Uncle Bob once said
Testing Laravel
Before getting into the Laravel specific testing features, It's important to have a foundation with PHPUnit, Many PHP projects including Laravel use PHPUnit underneath, PHPUnit is the de-facto testing library, it's been around for over a decade, Out of the box it includes the test runner, base classes, powerful assertions and mocking.
Lets get familiar with some of the terminology, conventions and code.
PHPUnit Test runner
you will be using this often to run phpunit we can use the binary which composer installs under the vendor bin folder
vendor/bin/phpunit
this test runnner does few things automatically
PHPUnit Configuration file
first it loads any configuration from the phpunit.xml file
Laravel includes and presets values for running phpunit with your laravel project, your welcome to customize this. which takes to our first guess.

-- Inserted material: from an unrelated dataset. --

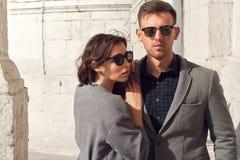 Mode regardant des couples dans la ville Image libre de droits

On most projects we need a database, phpunit.xml files ships with configuration for in memory sqlite database, which in most cases runs tests faster, creating one on the fly for our tests, so we uncomment those two lines.
Tests classes
Second based on the the unit will automatically run any of the test files under the test folder, By default this finds any PHP file where the file name ends with test. within each of these test files are test classes, these are any of the public methods which are either
- prefixed with test on their name
- have a test annotation. (inline or not inlined)
The default convention is using the test prefix, however you'll find many Laravel projects use the test annotation.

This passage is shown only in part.